Un bruit la réveilla en sursaut. Un choc, des pierres qui tombent, des branches qui se fracassent, des exclamations. Puis ce silence inimitable du moment de tension avant la violence. Quelque chose se passait. Elle se saisit de l'une de ses armes, se redressa un peu puis rampa en direction du bruit pour voir ce qui se passait, en écartant quelques herbes hautes. Trois elfes lui tournaient le dos, regardant dans un talus qui plongeait abruptement : deux gardes et la grande elfe avec les armes. Cette dernière semblait remonter le prêtre, qui avait dû tomber dans le talus... Sandre, rassurée qu'il n'y ait pas de problème, ne put s'empêcher de regarder un moment la scène, amusée. Le prêtre semblait très gêné et se confondait en excuses, les gardes avaient l'air blasés, et la guerrière paraissait se moquer gentiment. Avec le ciel clair et la lune presque pleine, Sandre profita de l'occasion pour regarder en détail le fameux prêtre. Il était en effet plutôt jeune, bien que tout de même adulte. Son visage présentait des lignes nettes et anguleuses, adouci par des yeux immenses toujours brillants, et des lèvres généreuses et sensuelles, clairement dessinées pour être embrassées. Son regard et son corps étaient agités. Il était grand, mince, plutôt baraqué et, de l'avis de Sandre, beaucoup trop habillé. Oui il faisait froid, mais Sandre était curieuse de voir ce qui se cachait sous toutes ces couches d'habits. Sa façon de bouger captait définitivement son attention. Souple et ferme, il émanait de lui une énergie physique intense : clairement il ne passait pas sa vie allongé sur des coussins. Il y avait aussi dans ses mouvements une certaine forme de grâce et de sensualité. Pas comme un danseur avec des fioritures, non, plutôt comme un grand félin dont la beauté vient des mouvements épurés à l'infini pour être les plus efficaces pour tuer.

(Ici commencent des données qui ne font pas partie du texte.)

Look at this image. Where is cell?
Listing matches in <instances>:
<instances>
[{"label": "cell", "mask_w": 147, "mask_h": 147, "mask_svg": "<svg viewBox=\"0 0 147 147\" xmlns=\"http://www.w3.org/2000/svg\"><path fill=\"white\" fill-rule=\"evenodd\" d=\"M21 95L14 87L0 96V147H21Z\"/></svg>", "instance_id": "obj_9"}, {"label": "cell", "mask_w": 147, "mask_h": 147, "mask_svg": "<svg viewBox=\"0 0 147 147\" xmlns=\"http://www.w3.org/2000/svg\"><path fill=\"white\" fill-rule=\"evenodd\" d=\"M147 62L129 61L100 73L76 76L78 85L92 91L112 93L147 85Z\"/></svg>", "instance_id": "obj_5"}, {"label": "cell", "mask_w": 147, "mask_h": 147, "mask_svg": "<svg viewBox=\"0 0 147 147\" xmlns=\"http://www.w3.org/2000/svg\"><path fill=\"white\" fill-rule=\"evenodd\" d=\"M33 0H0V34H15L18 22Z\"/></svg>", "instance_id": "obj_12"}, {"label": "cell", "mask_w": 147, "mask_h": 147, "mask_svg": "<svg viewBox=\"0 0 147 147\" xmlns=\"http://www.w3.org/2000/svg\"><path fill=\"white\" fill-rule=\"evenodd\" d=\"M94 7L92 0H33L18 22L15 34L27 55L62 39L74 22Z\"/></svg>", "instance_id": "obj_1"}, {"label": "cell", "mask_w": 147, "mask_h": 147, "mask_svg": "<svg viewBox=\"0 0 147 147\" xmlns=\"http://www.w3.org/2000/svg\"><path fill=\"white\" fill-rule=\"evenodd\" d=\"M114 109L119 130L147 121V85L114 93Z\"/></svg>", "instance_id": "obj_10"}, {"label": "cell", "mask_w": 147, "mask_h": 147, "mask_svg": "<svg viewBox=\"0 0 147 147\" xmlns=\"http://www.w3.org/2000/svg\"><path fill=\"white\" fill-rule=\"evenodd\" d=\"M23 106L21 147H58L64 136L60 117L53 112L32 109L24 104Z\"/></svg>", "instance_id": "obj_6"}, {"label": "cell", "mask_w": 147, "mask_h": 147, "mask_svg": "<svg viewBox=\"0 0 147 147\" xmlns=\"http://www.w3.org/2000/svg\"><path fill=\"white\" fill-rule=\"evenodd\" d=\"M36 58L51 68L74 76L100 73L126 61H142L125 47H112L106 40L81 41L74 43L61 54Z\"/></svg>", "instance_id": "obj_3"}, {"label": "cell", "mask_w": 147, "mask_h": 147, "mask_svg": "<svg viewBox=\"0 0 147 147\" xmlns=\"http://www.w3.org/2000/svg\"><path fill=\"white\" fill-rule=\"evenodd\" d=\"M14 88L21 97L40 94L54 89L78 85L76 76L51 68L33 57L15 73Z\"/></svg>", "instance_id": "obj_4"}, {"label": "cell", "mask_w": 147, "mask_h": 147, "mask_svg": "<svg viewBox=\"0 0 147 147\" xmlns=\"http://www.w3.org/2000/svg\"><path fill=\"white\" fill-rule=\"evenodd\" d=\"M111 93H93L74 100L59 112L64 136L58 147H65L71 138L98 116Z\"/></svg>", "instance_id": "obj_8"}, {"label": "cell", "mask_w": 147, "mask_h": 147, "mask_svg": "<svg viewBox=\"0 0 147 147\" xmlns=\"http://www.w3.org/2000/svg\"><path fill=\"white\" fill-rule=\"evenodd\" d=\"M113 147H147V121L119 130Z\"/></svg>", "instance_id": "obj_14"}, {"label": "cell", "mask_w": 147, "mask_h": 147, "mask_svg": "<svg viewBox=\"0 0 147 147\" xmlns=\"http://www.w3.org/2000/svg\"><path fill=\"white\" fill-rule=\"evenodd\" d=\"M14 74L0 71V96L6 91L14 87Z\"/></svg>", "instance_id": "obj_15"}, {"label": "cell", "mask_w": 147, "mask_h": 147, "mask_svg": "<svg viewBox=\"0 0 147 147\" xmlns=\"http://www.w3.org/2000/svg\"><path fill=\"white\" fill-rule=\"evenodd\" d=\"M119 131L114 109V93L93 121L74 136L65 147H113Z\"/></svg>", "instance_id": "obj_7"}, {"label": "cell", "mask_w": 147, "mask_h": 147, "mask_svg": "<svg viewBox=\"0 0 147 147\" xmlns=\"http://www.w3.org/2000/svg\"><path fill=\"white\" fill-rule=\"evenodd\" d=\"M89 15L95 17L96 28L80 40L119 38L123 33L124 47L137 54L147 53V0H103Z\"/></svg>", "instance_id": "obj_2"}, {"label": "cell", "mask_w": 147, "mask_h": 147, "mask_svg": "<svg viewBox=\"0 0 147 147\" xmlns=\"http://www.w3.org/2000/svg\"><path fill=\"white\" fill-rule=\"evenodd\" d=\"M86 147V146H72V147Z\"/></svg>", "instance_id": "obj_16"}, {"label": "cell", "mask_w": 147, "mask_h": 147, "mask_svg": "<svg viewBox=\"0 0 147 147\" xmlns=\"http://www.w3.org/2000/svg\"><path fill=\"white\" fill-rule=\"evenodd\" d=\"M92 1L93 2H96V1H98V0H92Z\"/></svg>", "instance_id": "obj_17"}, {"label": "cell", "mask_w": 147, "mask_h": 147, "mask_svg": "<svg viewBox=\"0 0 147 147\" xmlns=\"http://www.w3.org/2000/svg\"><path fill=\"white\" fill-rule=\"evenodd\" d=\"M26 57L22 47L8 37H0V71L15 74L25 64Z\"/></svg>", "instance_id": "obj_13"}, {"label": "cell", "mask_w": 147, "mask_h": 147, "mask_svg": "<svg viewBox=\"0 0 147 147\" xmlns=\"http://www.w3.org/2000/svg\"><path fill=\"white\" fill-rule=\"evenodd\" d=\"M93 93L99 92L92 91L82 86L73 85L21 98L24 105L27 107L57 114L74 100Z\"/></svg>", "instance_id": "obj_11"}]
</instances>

Elle commençait à deviner le rapport avec son statut de prêtre du meurtre...

Elle fut tirée de sa contemplation appréciative lorsque leurs regards se croisèrent. Il l'avait repérée ! Alors que tous les autres lui tournaient le dos, le prêtre, lui, la regardait avec stupeur et intérêt. Elle soutint son regard avec beaucoup d'aplomb, un sourire en coin, et porta son indexe à ses lèvres. Il comprit le message et regarda ailleurs pour ne pas attirer l'attention des autres. Sandre se retira dans sa cachette et se rendormit rapidement pendant que les elfes quittaient la zone.